(Extract)

Early Buzz: Paul Thomas Anderson's 'Inherent Vice'

Around these parts, we're very excited about Paul Thomas Anderson's Inherent Vice. It was #1 on my list of most anticipated films of 2014, and Angie and Russ both put it on their lists too. Anderson's resume of work speaks for itself and the film being the first adaptation of a Thomas Pynchon novel only ups the ante. Then that cast is just insane: Joaquin Phoenix, Josh Brolin, Owen Wilson, Reese Witherspoon, Benicio Del Toro, Martin Short and Jena Malone just to name a few.

While the film doesn't open in theaters until December 12, it had its world premiere at the New York Film Festival this weekend and buzz on the film is predictably all over the map. Many are in love with Anderson's latest, praising it for its humor and a purposefully incomprehensible narrative. Others were frustrated by it, hoping for more clarity from the director of masterpieces like Boogie Nights and There Will Be Blood.

Below you can read excerpts from ten Inherent Vice reviews. Three are negative, six are positive and one is undecided. It seems like an appropriate reaction to what's likely Anderson's most trippy film yet.

(End Extract)

■ Task details
According to the Inherent Vice buzz piece, where did the film have its world premiere?

(Records provided)

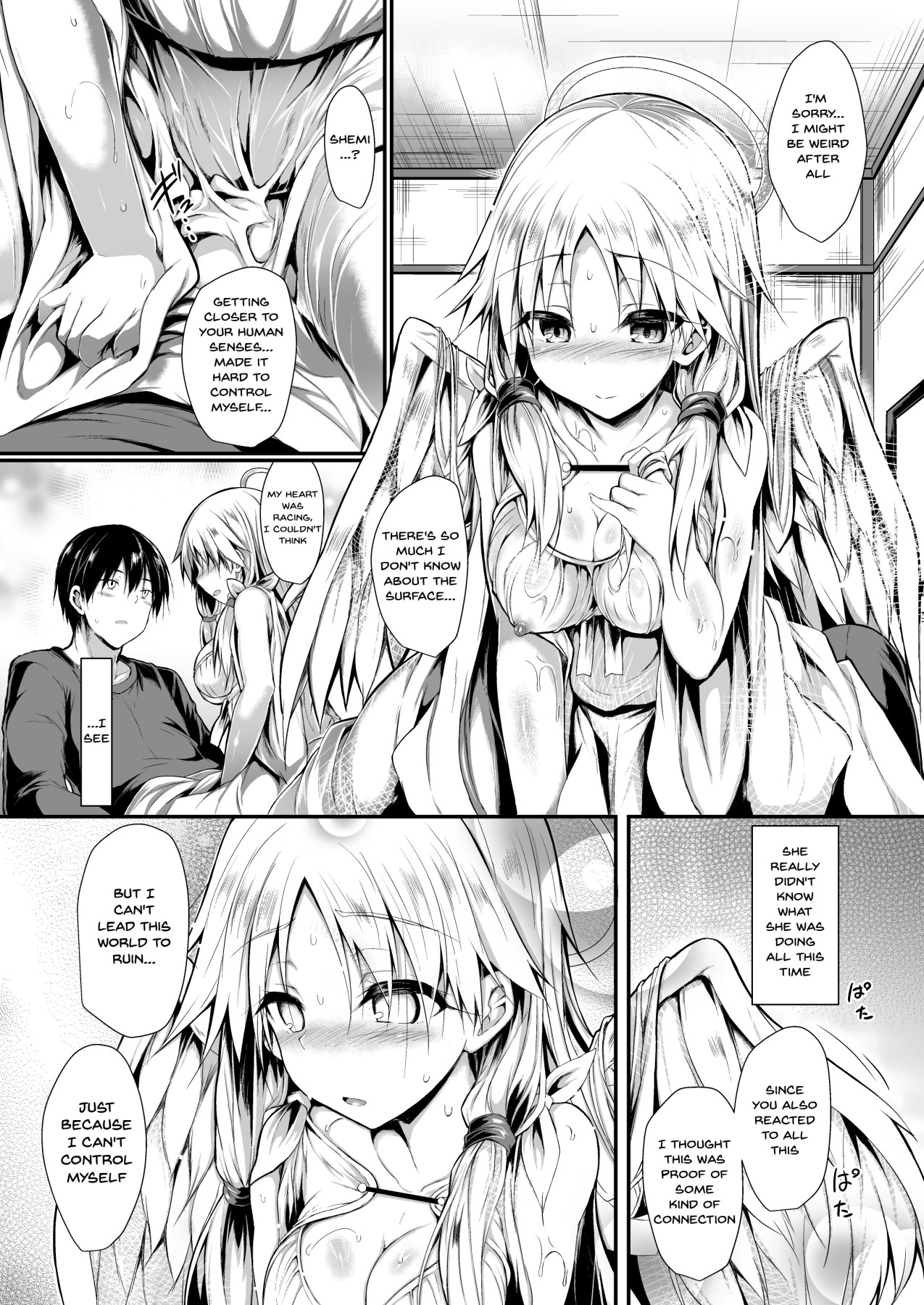 Hentai Manga Comic-Let's Make One Together-Read-23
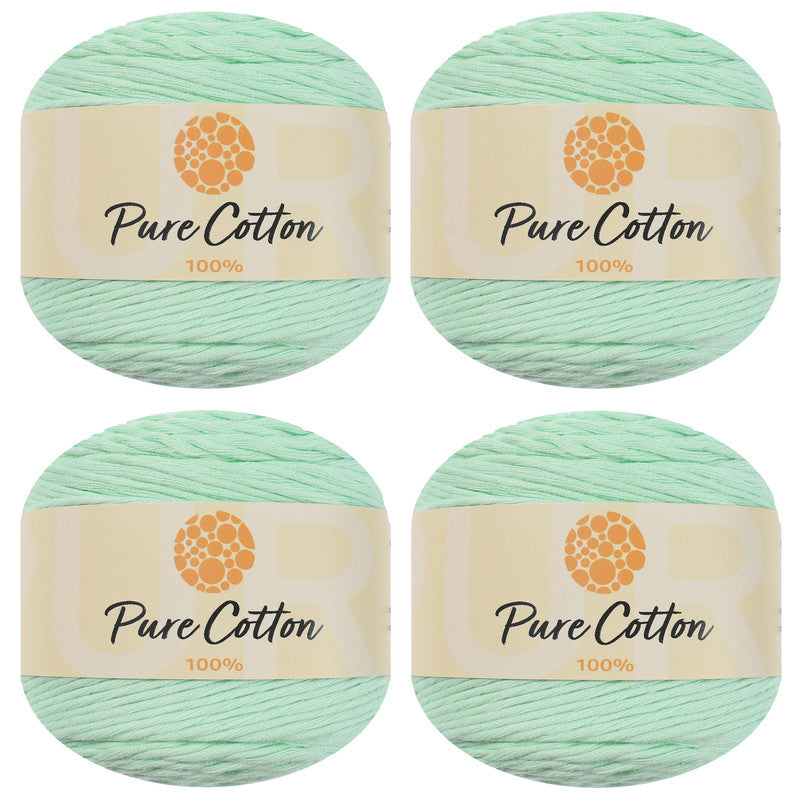 100% Cotton Yarn (Pack of 4) by Yonkey Monkey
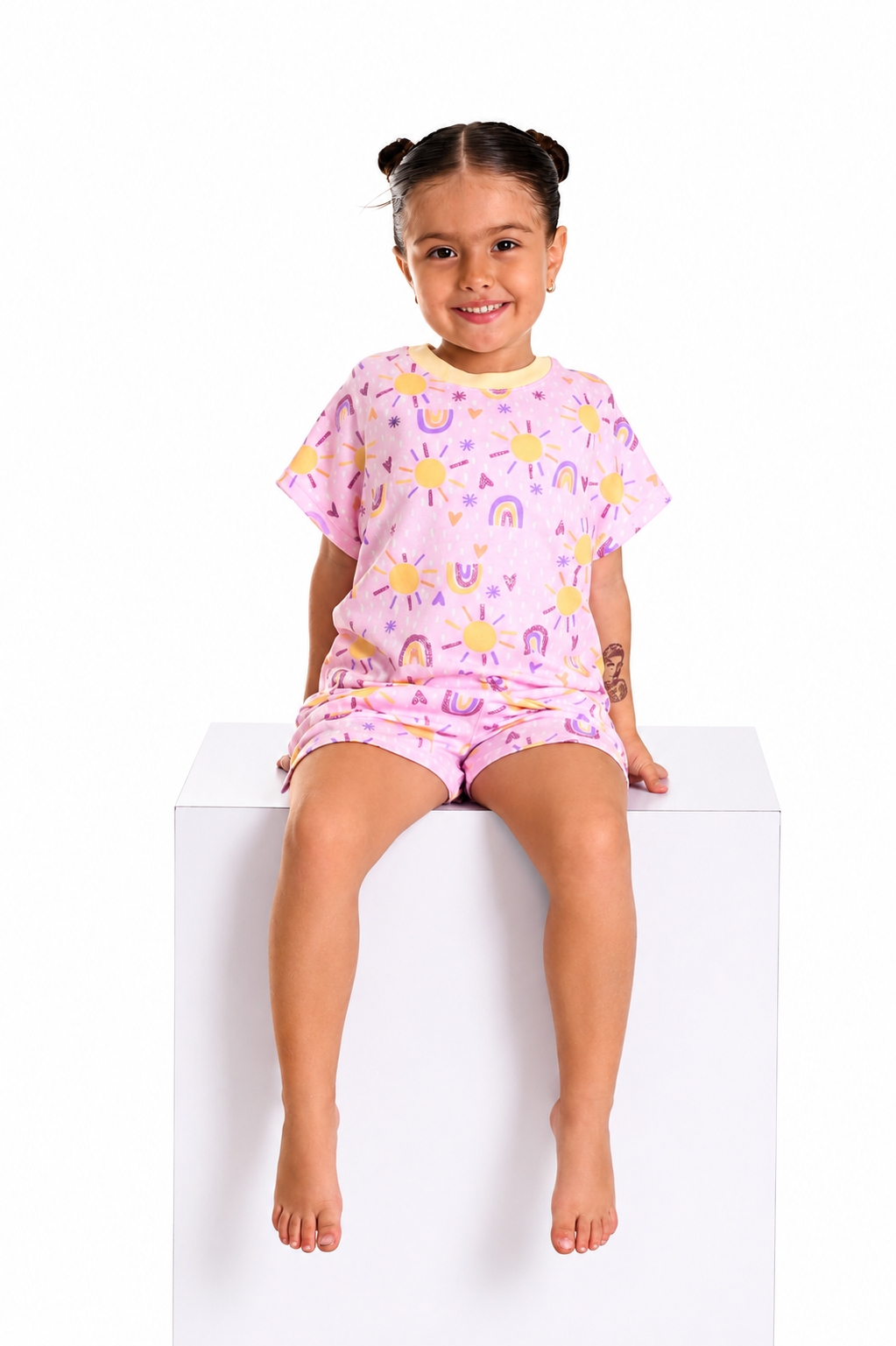 Pijama Percy Sol y Arcoiris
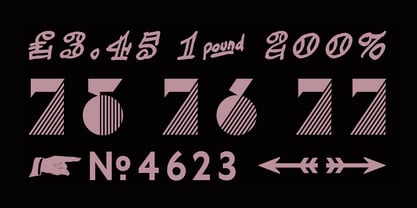 112 Hours Font Poster 4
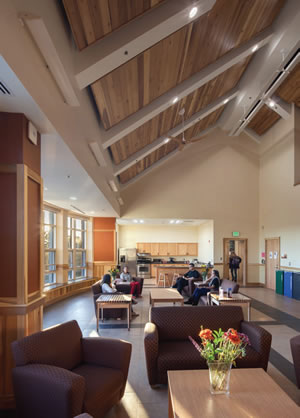 maintenace of campus ceilings, walls and floors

(End Records provided)

■ Answer section
At the New York Film Festival.